Jika program pemerintah mengentaskan kemiskinan dengan memberikan bantuan sosial (bansos), hal tersebut tidaklah cukup. Karena yang mendapatkan Bansos hanyalah segelintir orang. Sedangkan yang berada di garis kemiskinan pun belum tersentuh. Apalagi, mengingat banyak bansos yang tidak tepat sasaran karena data kurang akurat.
Selain itu, bansos bukanlah solusi yang menyentuh akar permasalahannya. Adapun akar masalahnya karena diterapkannya sistem ekonomi kapitalis liberal. Yaitu untuk mewujudkan kemakmuran rakyat, negara tidak perlu campur tangan terhadap perekonomian masyarakat. Posisi negara hanya sebagai regulator, bukan sebagai pengatur urusan rakyatnya.
Berbeda halnya dengan politik ekonomi Islam, kebijakan dibuat untuk kesejahteraan rakyat. Negara sebagai pengatur urusan umat. Dalam hal ini, negara menjamin terpenuhinya seluruh kebutuhan pokok atau dasar rakyat, serta kesempatan terpenuhinya kebutuhan sekunder seluruh rakyat, orang per orang (tanpa memandang ras, suku, dan agama) secara menyeluruh. Kebutuhan dasar rakyat meliputi sandang, pangan, dan papan, serta kebutuhan dasar rakyat secara umum, yaitu pendidikan, kesehatan, dan keamanan.
Jaminan pemenuhan kebutuhan dasar diberikan oleh negara dengan mekanisme tidak langsung. Sesuai ketentuan syariat Islam, yaitu dengan 3 strategi kebijakan:
Pertama, Islam menetapkan tanggung jawab untuk memenuhi kebutuhan pokok individu berupa sandang, pangan, dan papan kepada individu dengan cara mewajibkan setiap pria yang balig, berakal, dan mampu, untuk bekerja. Tidak hanya untuk memenuhi kebutuhan dirinya sendiri, melainkan berkewajiban untuk memenuhi kebutuhan orang yang menjadi tanggungannya, seperti anak, istri, ibu, bapak, dan saudaranya. Dalam hal ini negara wajib menyediakan lapangan kerja yang halal seluas-luasnya dan menutup lapangan kerja, transaksi bisnis yang haram, serta membangun iklim yang kondusif untuk berkembangnya usaha dan investasi yang halal.

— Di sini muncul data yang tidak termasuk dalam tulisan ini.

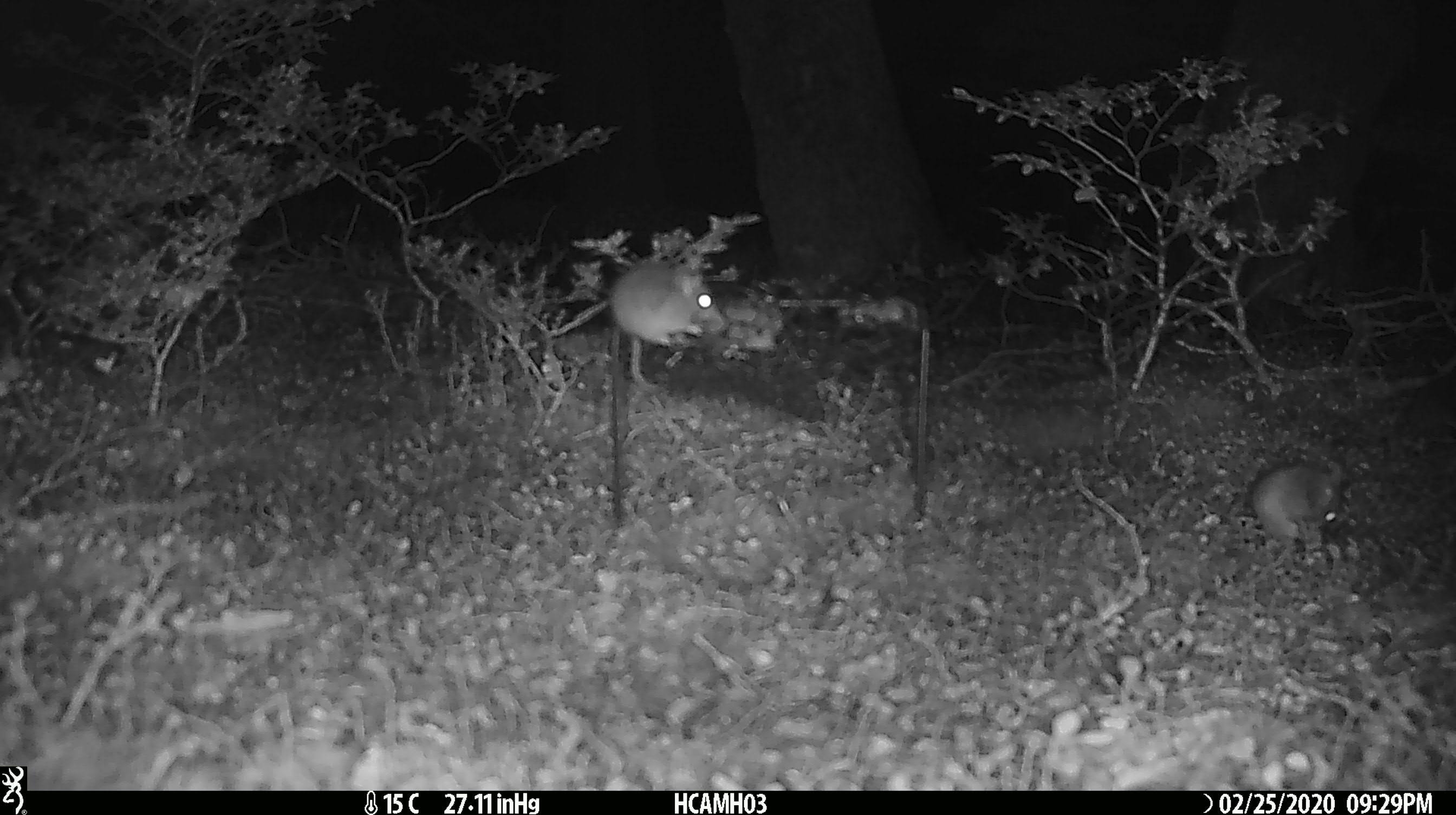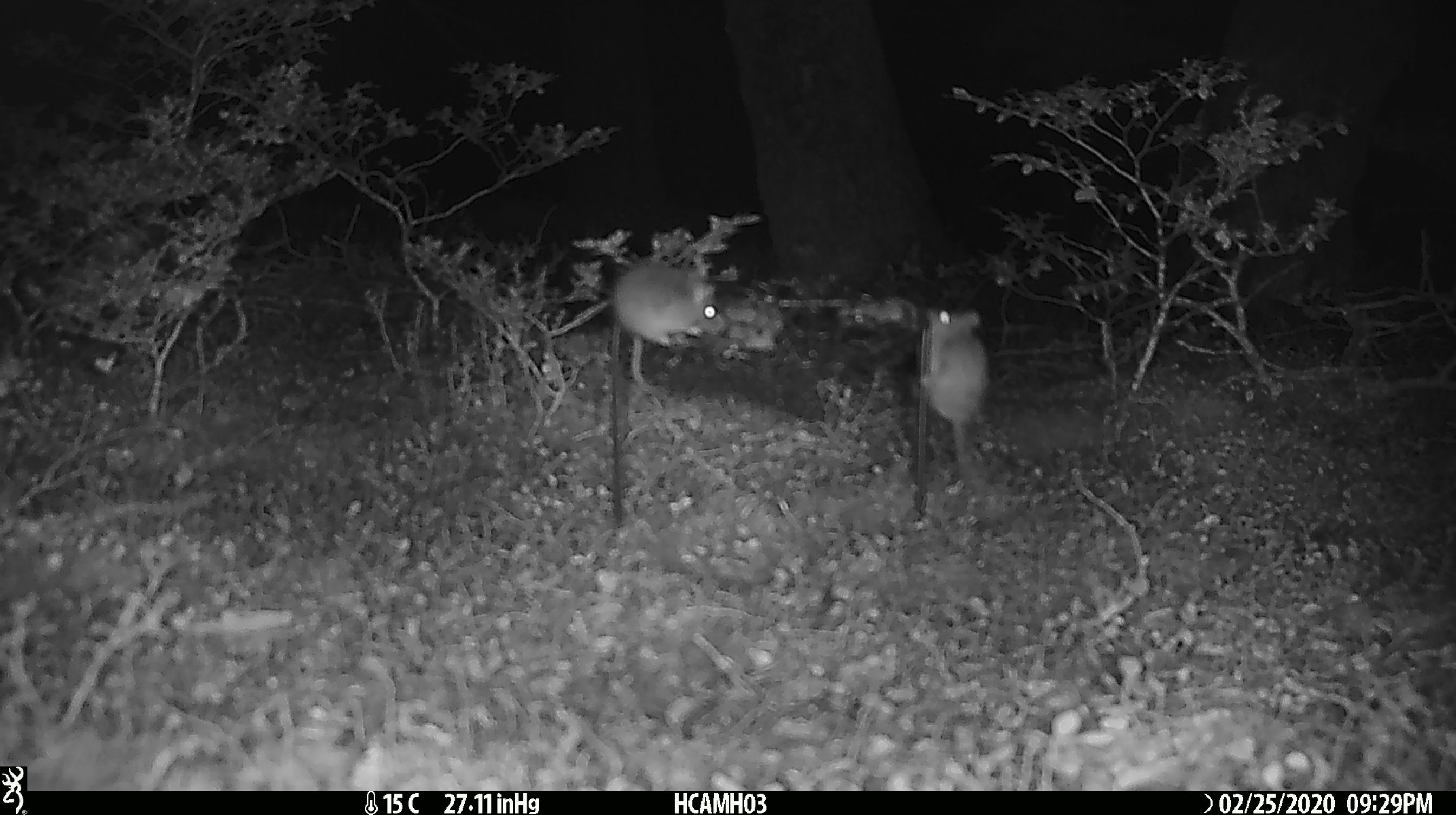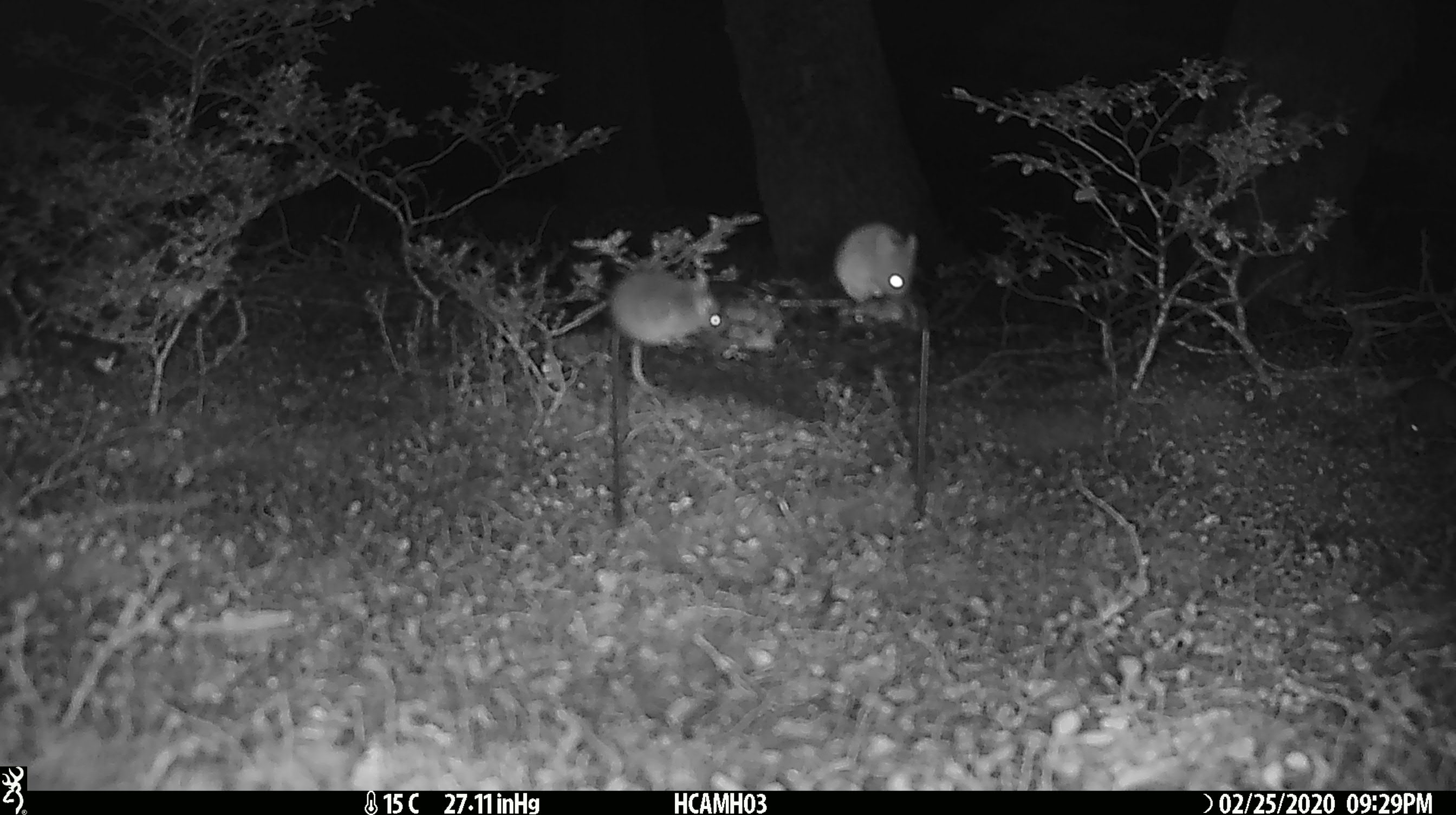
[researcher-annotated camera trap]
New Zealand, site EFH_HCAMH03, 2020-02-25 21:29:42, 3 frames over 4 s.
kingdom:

Kedua, jika individu tersebut tidak mampu dan tidak bisa memenuhi kebutuhannya dan orang-orang yang menjadi tanggungannya, maka beban tersebut dibebankan kepada ahli waris dan kerabat dekatnya.
Ketiga, jika dengan strategi kedua kebutuhan pokok tersebut belum terpenuhi, maka beban beralih ke negara. Negara wajib menanggung pemenuhan kebutuhan pokok orang tersebut menggunakan harta yang ada di kas baitulmal, termasuk harta zakat.

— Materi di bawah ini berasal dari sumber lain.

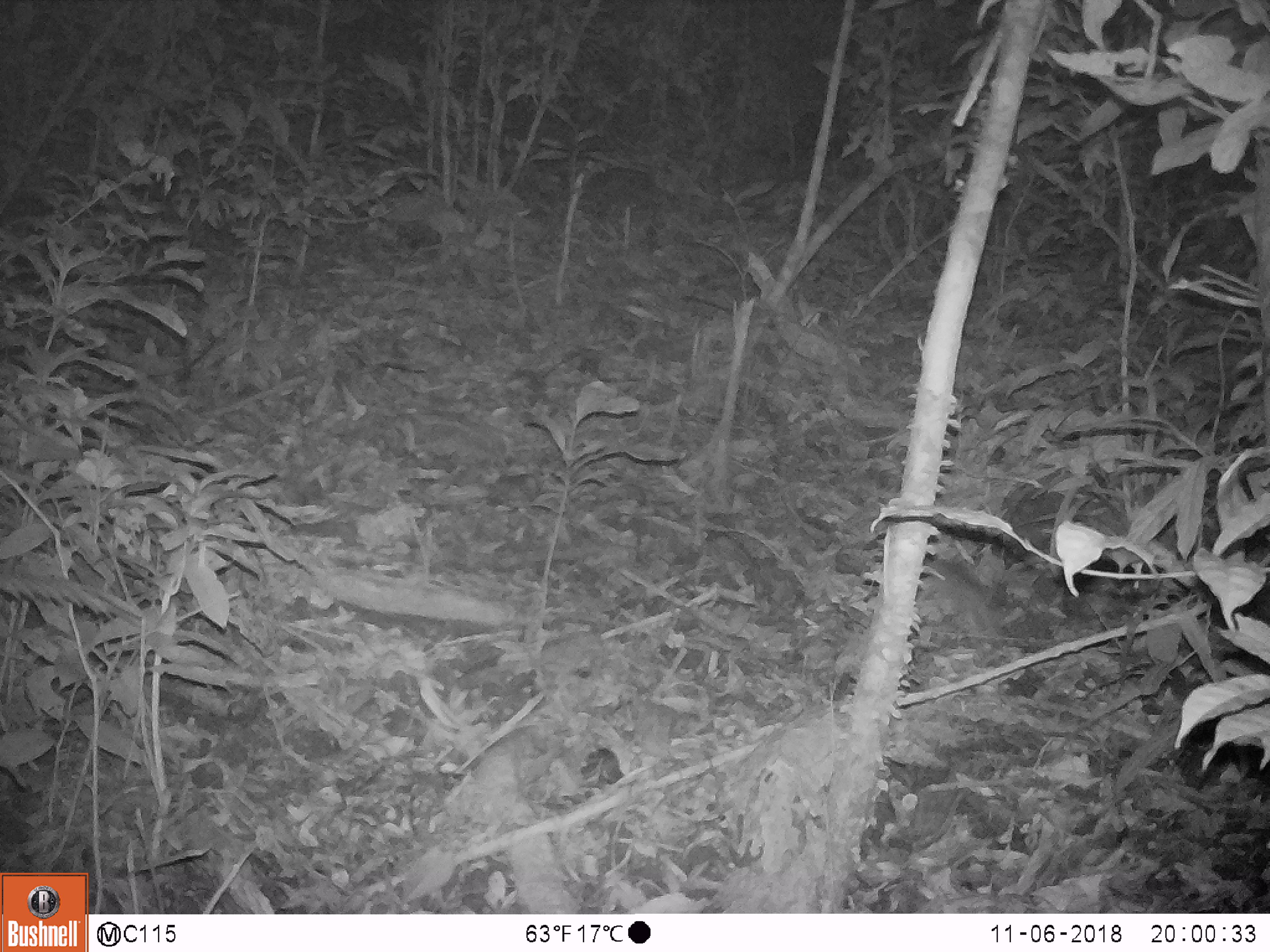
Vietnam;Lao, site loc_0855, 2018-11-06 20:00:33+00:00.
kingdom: Animalia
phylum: Chordata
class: Mammalia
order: Rodentia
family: Muridae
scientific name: Muridae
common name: old-world mice and rats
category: unidentified murid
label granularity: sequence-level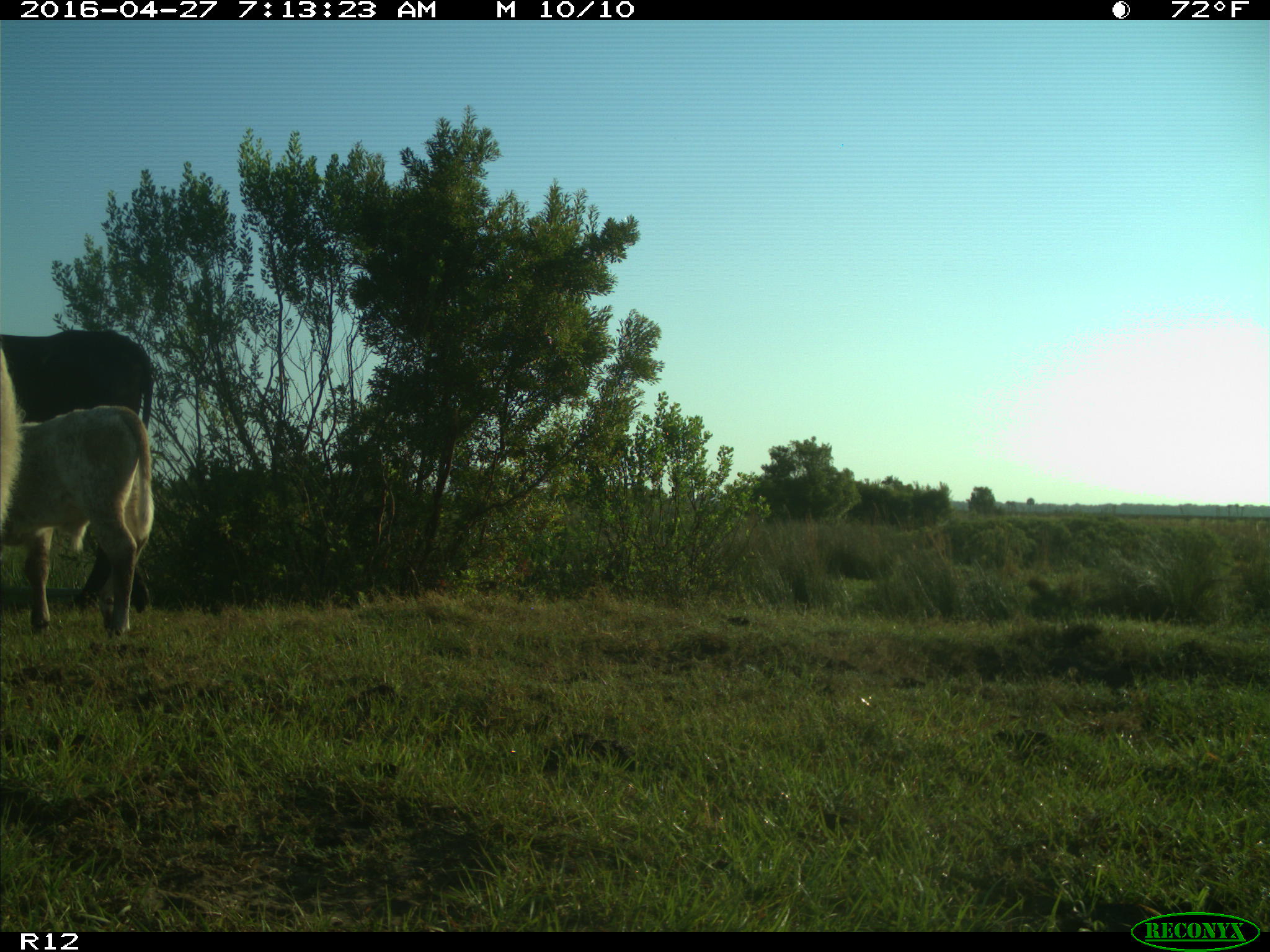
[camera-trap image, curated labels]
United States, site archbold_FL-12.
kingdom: Animalia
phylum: Chordata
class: Mammalia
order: Artiodactyla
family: Bovidae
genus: Bos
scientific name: Bos taurus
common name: domestic cow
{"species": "Bos taurus (domestic cow)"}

Sedangkan untuk jaminan pemenuhan kebutuhan dasar rakyat secara umum berupa pendidikan, kesehatan, dan keamanan, negara memenuhinya secara langsung. Negara wajib menyediakan layanan pendidikan, kesehatan, dan keamanan sebagaimana yang dibutuhkan rakyat. Jika negara tidak mempunyai dana, maka negara bisa mengambil dharibah dari kaum muslim yang kaya, atau berutang yang dibolehkan oleh syariat. Adapun pungutan dharibah ini bersifat sementara, yaitu ketika kas di baitulmal kurang atau tidak ada, dan dalam jumlah yang dibutuhkan untuk memenuhi kebutuhan itu, tidak lebih.

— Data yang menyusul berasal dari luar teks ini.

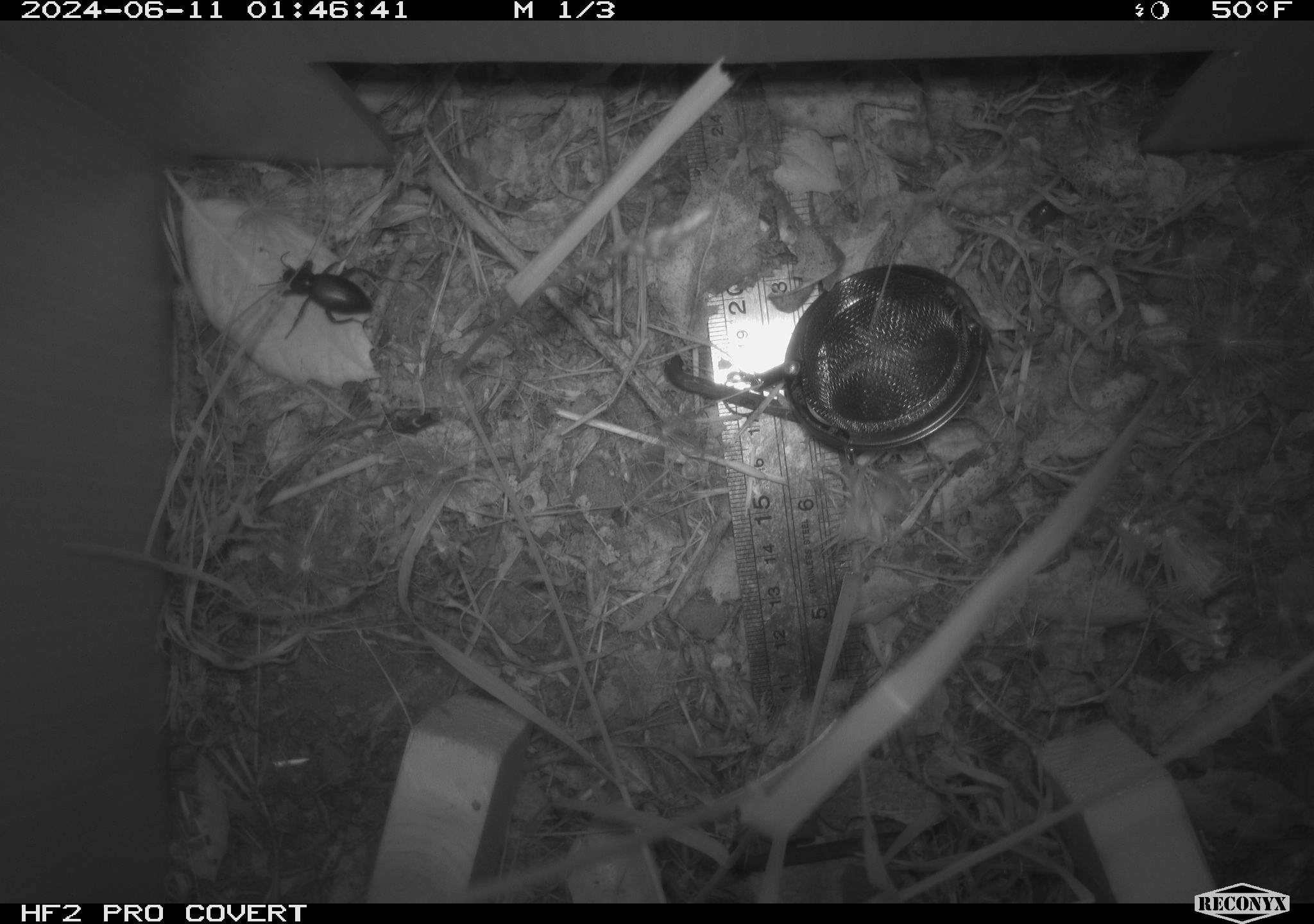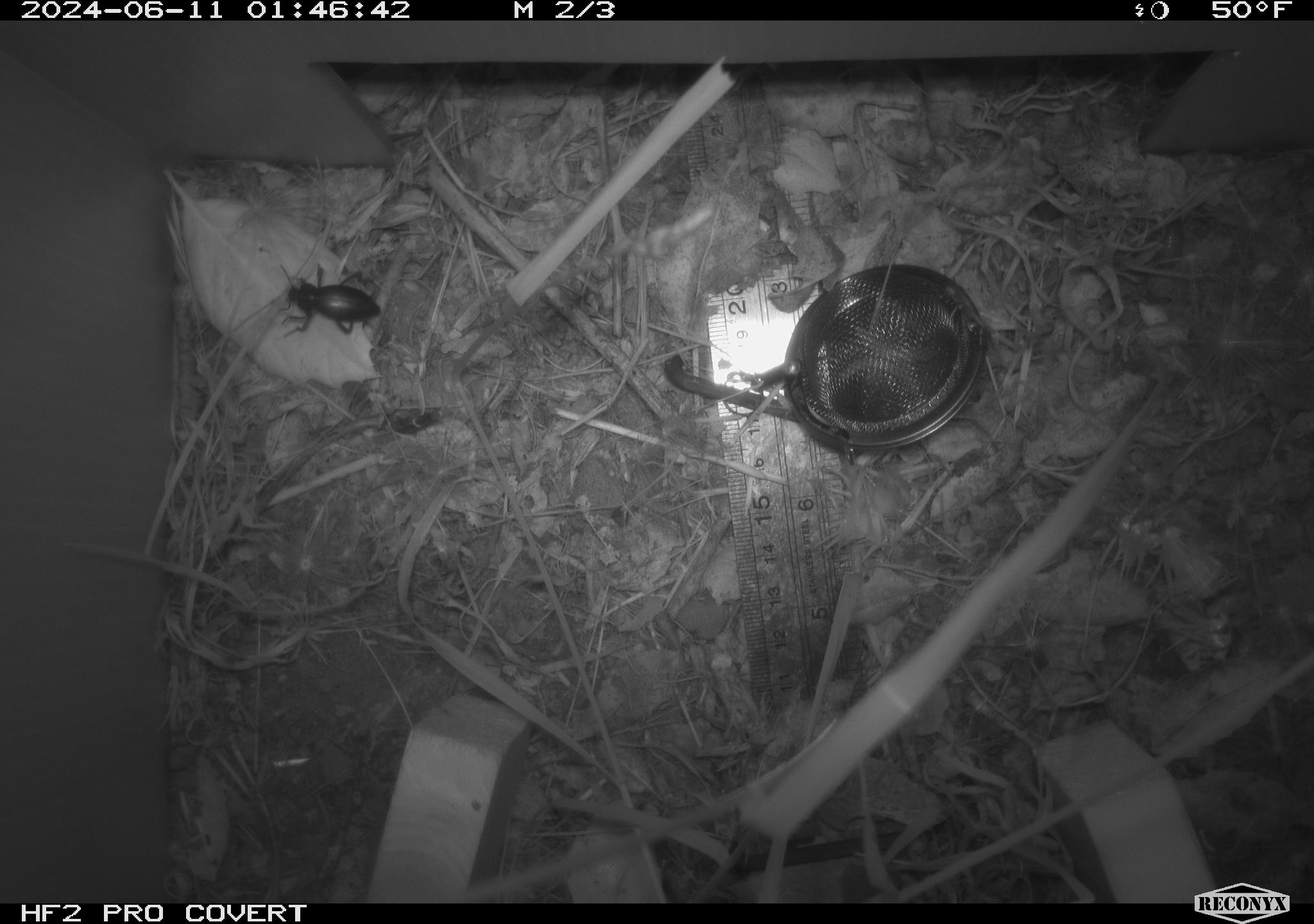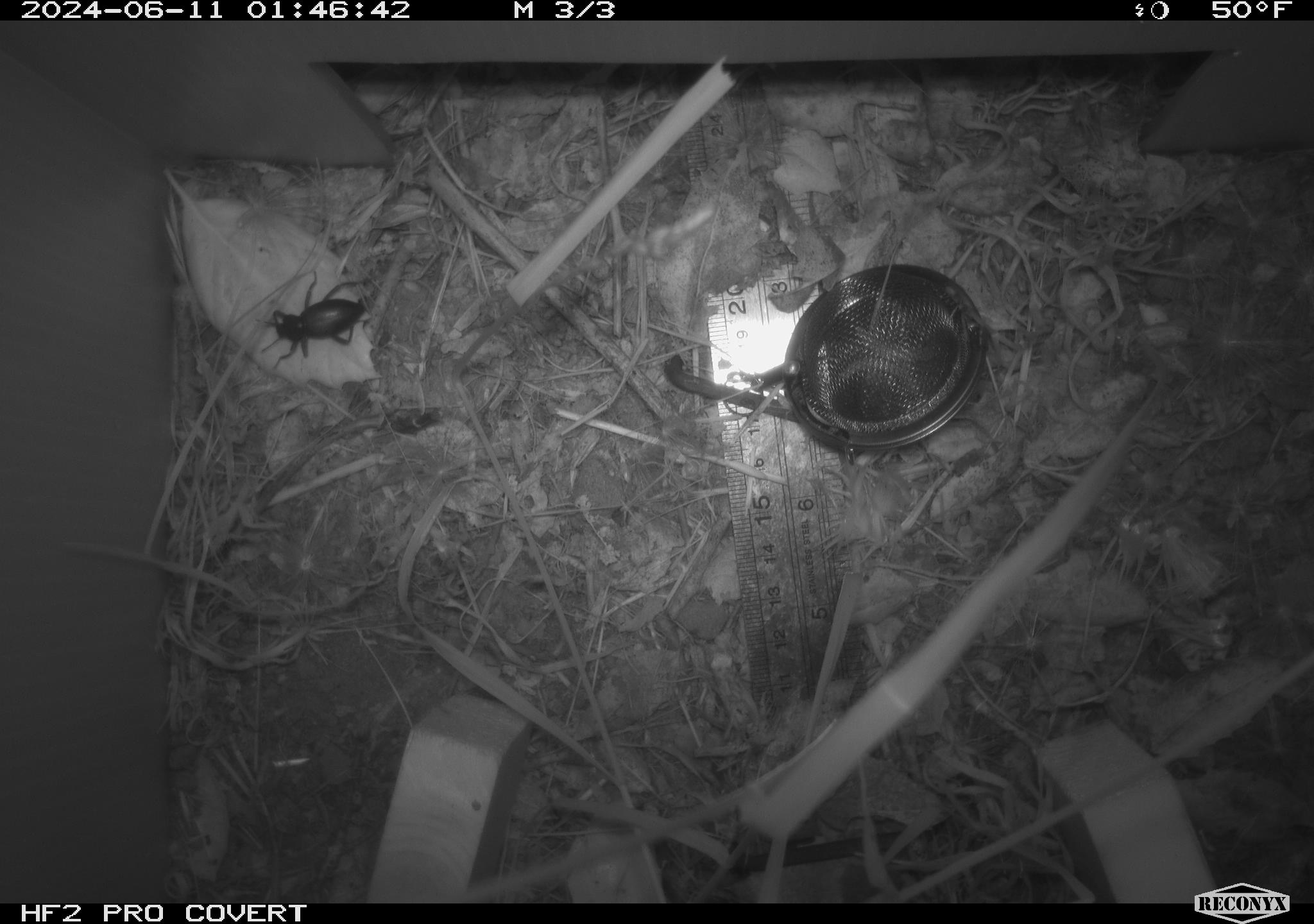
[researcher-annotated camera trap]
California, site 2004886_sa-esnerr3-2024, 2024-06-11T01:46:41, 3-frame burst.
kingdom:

Sedangkan dalam memenuhi kebutuhan sekunder, negara menciptakan kondisi agar warganya berkesempatan memenuhi kebutuhan sekunder mereka sesuai dengan kemampuan ekonomi masing-masing. Tak hanya itu, dengan dakwah dan pendidikan yang sistemik negara mengarahkan warganya memiliki corak dan gaya hidup yang islami (sederhana, tidak boros, tidak menggunakan hartanya untuk bermaksiat, mendorong rakyat untuk mendayagunakan hartanya di jalan Allah dll). Walhasil, ketika taraf hidup orang per orang meningkat, ditambah dengan corak dan gaya hidup yang islami, maka tentu pertumbuhan ekonominya akan stabil dan rakyat menjadi sejahtera.